» Tekstfragment
● ● ● ●
Geen grove schuld door opvolgen aanwijzingen deskundige
Geeft een accountant aan een klant, een bv, aan dat die bv nihilaangiften omzetbelasting mag indienen gedurende een vooroverleg met de Belastingdienst? En blijkt achteraf toch omzetbelasting door de bv verschuldigd te zijn? Dan kan de bv geen grove schuld worden verweten en kan de Belastingdienst geen vergrijpboete opleggen.
Een bv houdt zich bezig met het realiseren van zorgvastgoed. De bv gaat een aanneemovereenkomst aan met een bouwonderneming voor een ontwikkeld woon- en zorgcomplex . De zustervennootschap van de bv heeft ook namens de bv advies gevraagd aan een groot accountantskantoor om omzetbelasting en overdrachtsbelasting te besparen. Naar aanleiding van het uitgebrachte advies heeft de accountant van de bv bij de Belastingdienst om vooroverleg gevraagd. Dit vooroverleg gaat over de vraag of de bv art. 37d Wet OB 1968 kan toepassen bij levering van het complex aan een investeerder. De bv heeft facturen met btw naar de investeerder gestuurd. Toch heeft de accountant van de bv gedurende de duur van het vooroverleg die btw niet aangegeven. Na een boekenonderzoek heeft de Belastingdienst naheffingsaanslagen btw opgelegd en een vergrijpboete.
● ● ● ●
» Datasetonderdeel
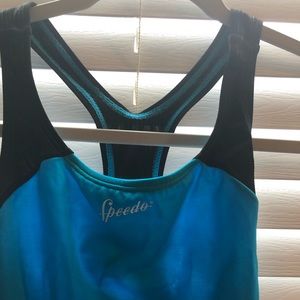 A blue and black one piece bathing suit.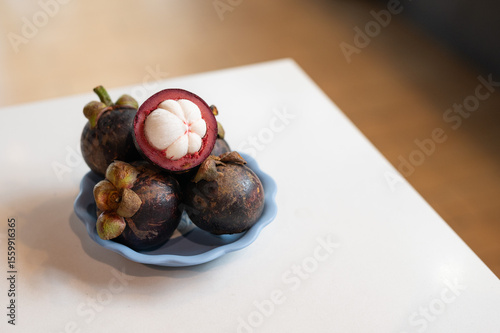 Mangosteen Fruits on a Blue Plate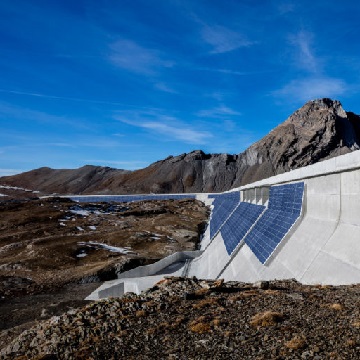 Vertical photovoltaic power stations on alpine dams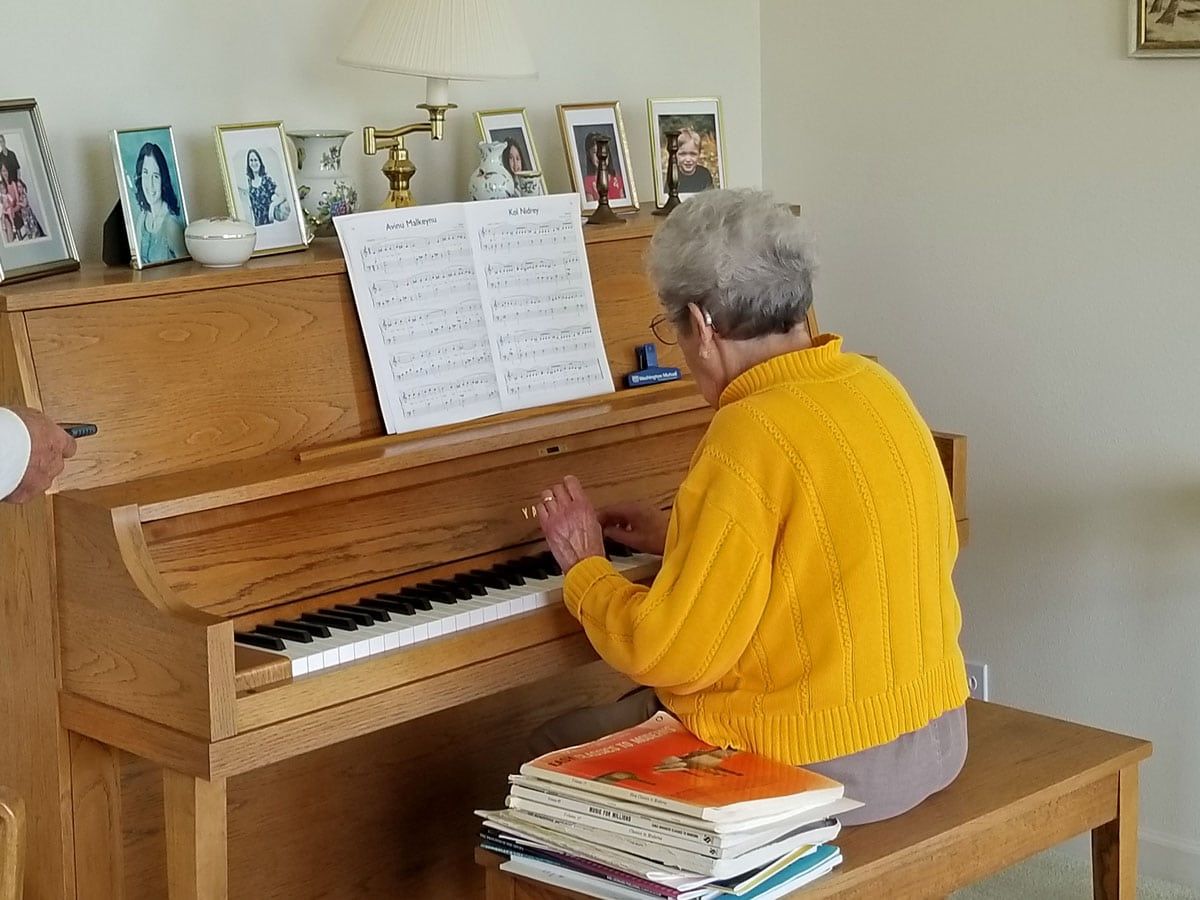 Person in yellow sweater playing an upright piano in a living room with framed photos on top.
● ● ● ●
» Opdracht
Zet het tekstfragment over de vergrijpboete voor de bv voort vanaf de laatste zin. Het materiaal heeft niets te maken met het tekstfragment.

» Verwacht resultaat
Voor Rechtbank Zeeland-West-Brabant is het de vraag of de bv terecht een vergrijpboete heeft gekregen. De bv heeft haar aangiften laten verzorgen door haar accountant. De bv mag haar accountant voor voldoende deskundig houden. De bv hoeft niet te twijfelen aan zijn zorgvuldige taakvervulling. In dat geval geldt als uitgangspunt dat de bv zich niet ook zelf hoeft te verdiepen in de inhoudelijke aspecten van op haar toepasselijke belastingwetgeving. Tijdens de zitting heeft de rechtbank zich afgevraagd hoe het toch kan dat de bv nihilaangiften heeft ingediend. De bv heeft op aanraden van haar accountant in afwachting van het vooroverleg met de Belastingdienst nihilaangiften gedaan. De bv heeft op deze mededeling af mogen gaan. De rechtbank vindt het niet van belang dat dergelijke transacties nooit onder een vrijstelling kunnen vallen. Dat is een inhoudelijke kwestie. Die behoren tot de deskundigheid van de adviseur. De rechtbank oordeelt dat geen grove schuld bij de bv aanwezig is. De vergrijpboete moet worden vernietigd.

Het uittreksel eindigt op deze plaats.